:: Your goal ::
The answer is to be an exact copy of the lines below running from the line with "A man does a" down to the line with "Widok z samolotu", both ends included, and nothing more.

*** Data to examine Section Begins ***

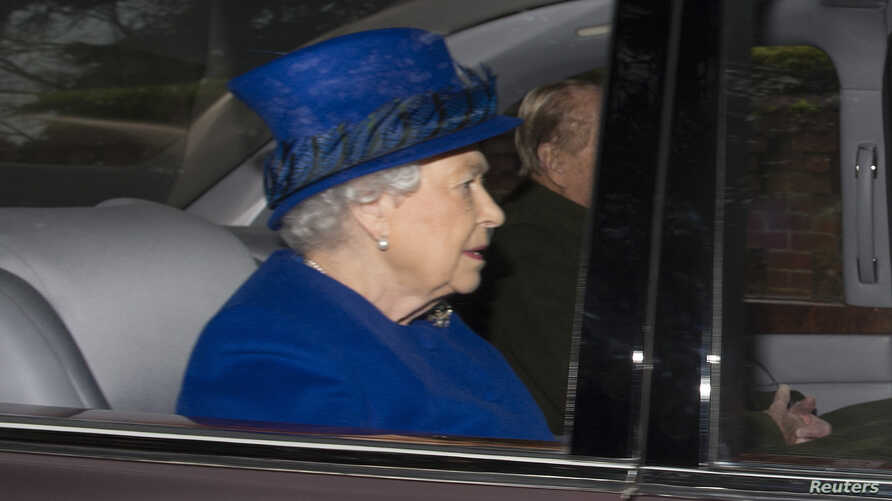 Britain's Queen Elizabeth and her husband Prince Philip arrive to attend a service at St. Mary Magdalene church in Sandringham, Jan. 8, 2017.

*** Data to examine Section Ends ***
*** Data to examine Section Begins ***

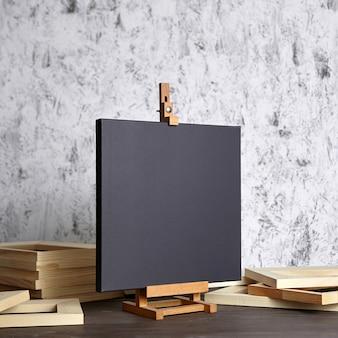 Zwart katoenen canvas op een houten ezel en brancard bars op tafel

*** Data to examine Section Ends ***
*** Data to examine Section Begins ***

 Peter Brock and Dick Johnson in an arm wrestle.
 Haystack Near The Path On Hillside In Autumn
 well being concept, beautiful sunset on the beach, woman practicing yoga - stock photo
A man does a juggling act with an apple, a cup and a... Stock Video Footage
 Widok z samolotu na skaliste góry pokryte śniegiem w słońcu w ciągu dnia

*** Data to examine Section Ends ***

:: Exercise result ::
A man does a juggling act with an apple, a cup and a... Stock Video Footage
 Widok z samolotu na skaliste góry pokryte śniegiem w słońcu w ciągu dnia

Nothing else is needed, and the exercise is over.